Vorgegebener Text:

____

# Mit Java eine Website "steuern"



## ByteRix (2. Nov 2004)

Hi

ich such ne Möglichkeit einen Webbrowser über Java fernzusteuern d.h. z.B. ich will aus Java raus Buttons betätigen Textfelder füllen etc. und dann auch ne Response bekommen etc.
Aber es soll natürlich auch Plattformunabhängig sein d.h. ich will jetzt nicht was IE spezifisches machen.

Gibts da ne Möglichkeit das in Java zu machen ?

thx, mfg byte


----------



## Roar (2. Nov 2004)

mit java.awt.Robot
wozu soll das gut sein?? den user zu verwirren?


----------



## dotlens (2. Nov 2004)

vieleicht um einen bot zu machen...


----------



## Guest (2. Nov 2004)

ne zB ein GMX Account über Java anlegen oder sowas mit ner Java Oberfläche

mfg byte


----------



## CelikBlek (2. Nov 2004)

____

Angezeigte Auflistung:
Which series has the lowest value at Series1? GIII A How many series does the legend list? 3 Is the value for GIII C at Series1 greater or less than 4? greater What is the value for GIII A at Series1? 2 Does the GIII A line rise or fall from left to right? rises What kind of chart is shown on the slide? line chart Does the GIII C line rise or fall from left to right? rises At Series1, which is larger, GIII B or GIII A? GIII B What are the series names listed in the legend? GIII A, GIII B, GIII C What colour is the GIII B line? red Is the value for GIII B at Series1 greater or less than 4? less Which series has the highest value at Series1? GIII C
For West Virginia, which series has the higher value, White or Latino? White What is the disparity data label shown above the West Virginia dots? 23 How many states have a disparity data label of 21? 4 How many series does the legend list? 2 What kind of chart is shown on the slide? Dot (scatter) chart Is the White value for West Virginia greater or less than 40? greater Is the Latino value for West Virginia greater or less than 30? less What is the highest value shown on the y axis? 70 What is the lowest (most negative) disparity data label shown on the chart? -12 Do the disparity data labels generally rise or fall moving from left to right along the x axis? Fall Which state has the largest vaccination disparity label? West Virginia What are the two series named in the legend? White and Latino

____

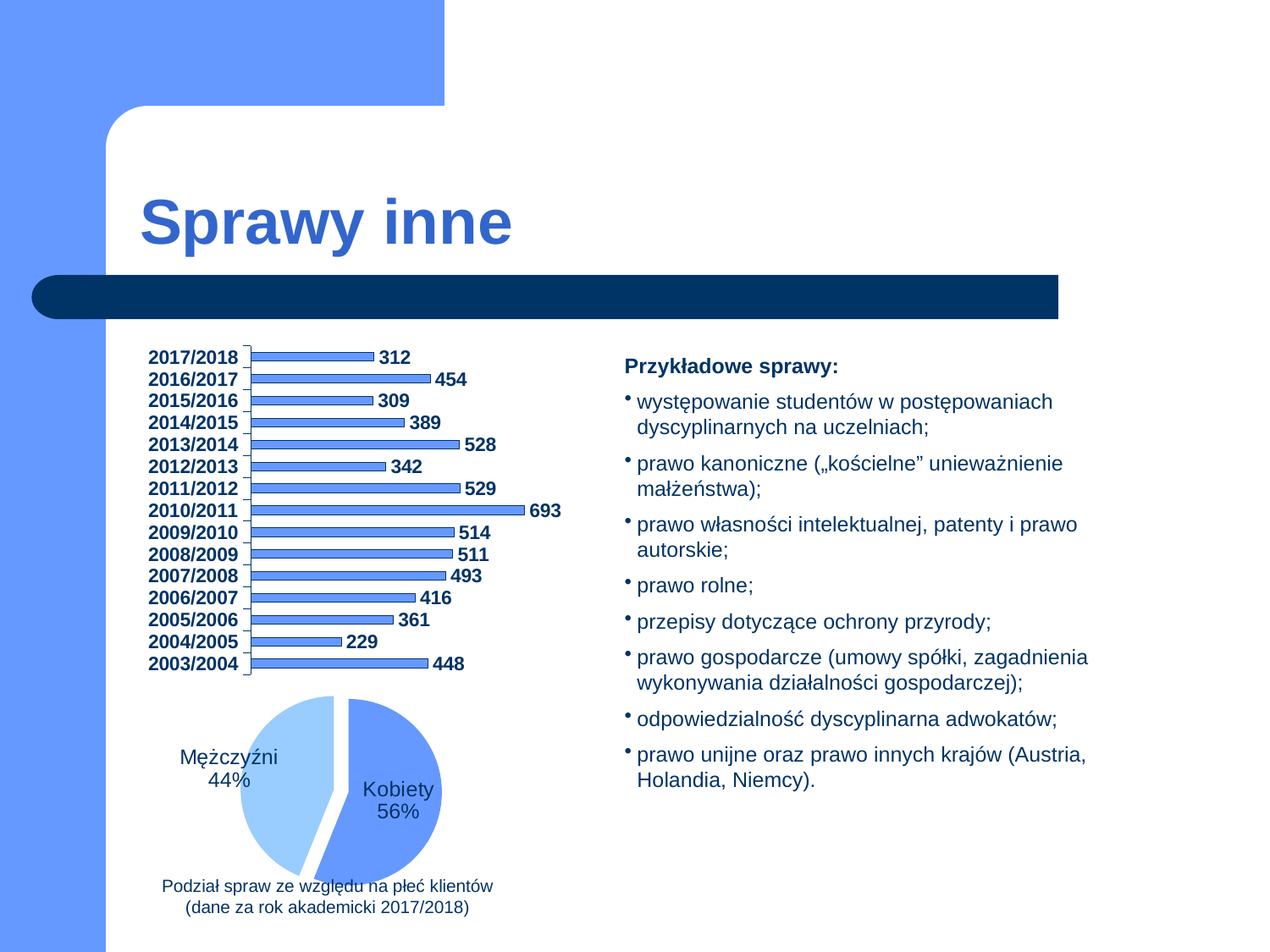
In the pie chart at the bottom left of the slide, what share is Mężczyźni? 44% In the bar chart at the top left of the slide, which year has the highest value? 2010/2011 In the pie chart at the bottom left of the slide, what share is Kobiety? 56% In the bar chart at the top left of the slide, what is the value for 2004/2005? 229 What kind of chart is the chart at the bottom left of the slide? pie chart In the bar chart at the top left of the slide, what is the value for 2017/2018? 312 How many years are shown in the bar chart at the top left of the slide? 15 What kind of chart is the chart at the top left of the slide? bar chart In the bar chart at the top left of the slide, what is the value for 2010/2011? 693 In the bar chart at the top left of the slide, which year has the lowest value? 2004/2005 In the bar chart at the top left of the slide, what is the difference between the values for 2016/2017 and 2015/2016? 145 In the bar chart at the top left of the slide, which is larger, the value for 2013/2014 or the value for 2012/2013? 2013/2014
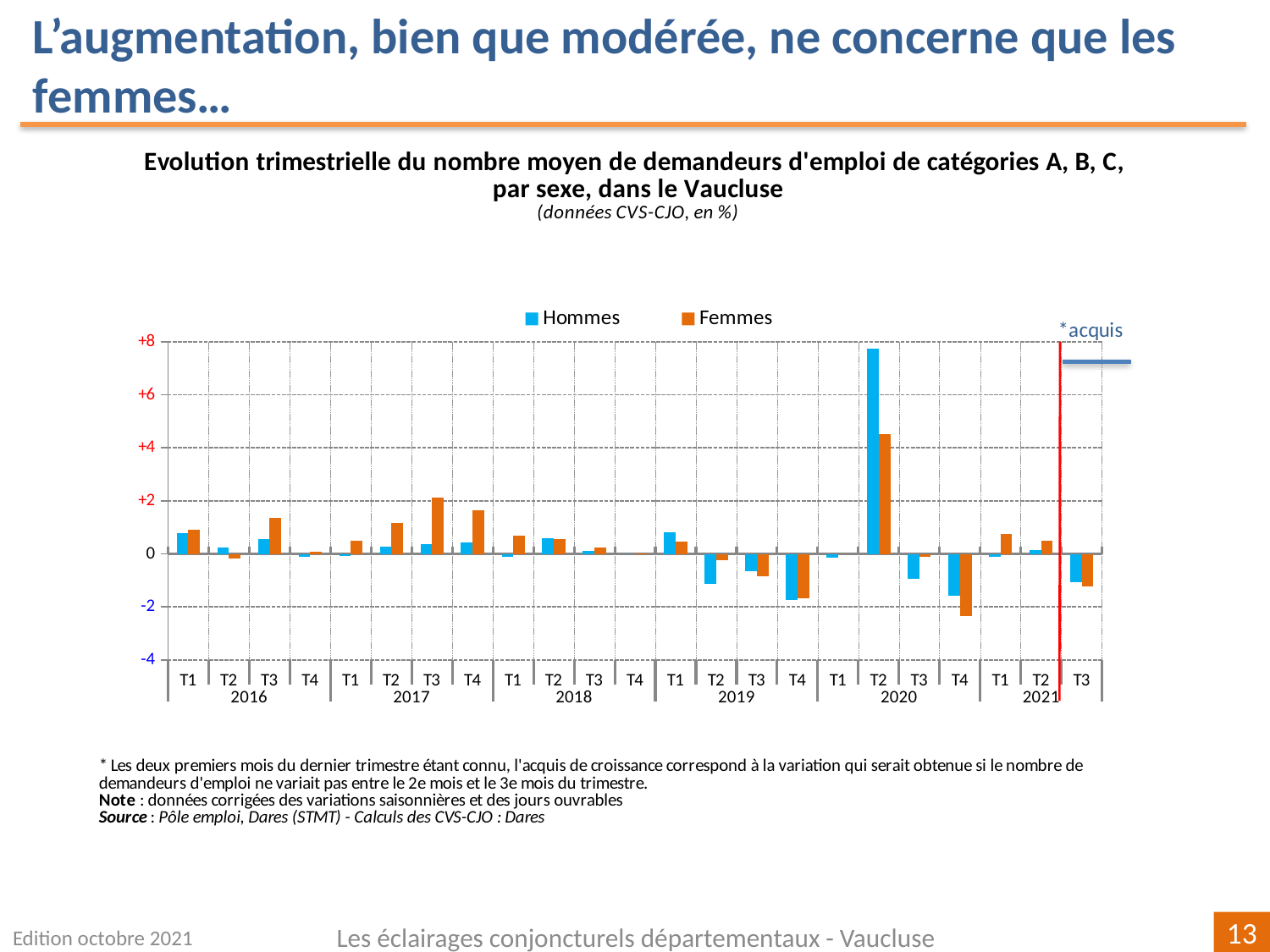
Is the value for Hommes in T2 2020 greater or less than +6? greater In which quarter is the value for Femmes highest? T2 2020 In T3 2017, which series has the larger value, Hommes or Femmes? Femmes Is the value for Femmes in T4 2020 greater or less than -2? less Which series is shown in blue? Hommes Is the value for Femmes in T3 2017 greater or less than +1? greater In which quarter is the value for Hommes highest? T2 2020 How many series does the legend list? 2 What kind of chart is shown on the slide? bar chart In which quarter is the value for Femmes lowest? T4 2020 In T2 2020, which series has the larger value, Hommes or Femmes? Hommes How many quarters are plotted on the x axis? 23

____

Arbeitsauftrag 1:
Mit welcher Java-Klasse lässt sich laut Roar im Forenthread ein Webbrowser fernsteuern?
Arbeitsauftrag 2:
Gib im Forenthread den Abschnitt von „## Roar (2.“ bis „bot zu machen...“ erneut wieder und ersetze darin „user“ durch „Nutzer“.
Die Auflistung wird hier nicht gebraucht.

Antwortfeld 1:
Mit java.awt.Robot.

Antwortfeld 2:
## Roar (2. Nov 2004)

mit java.awt.Robot
wozu soll das gut sein?? den Nutzer zu verwirren?


----------



## dotlens (2. Nov 2004)

vieleicht um einen bot zu machen...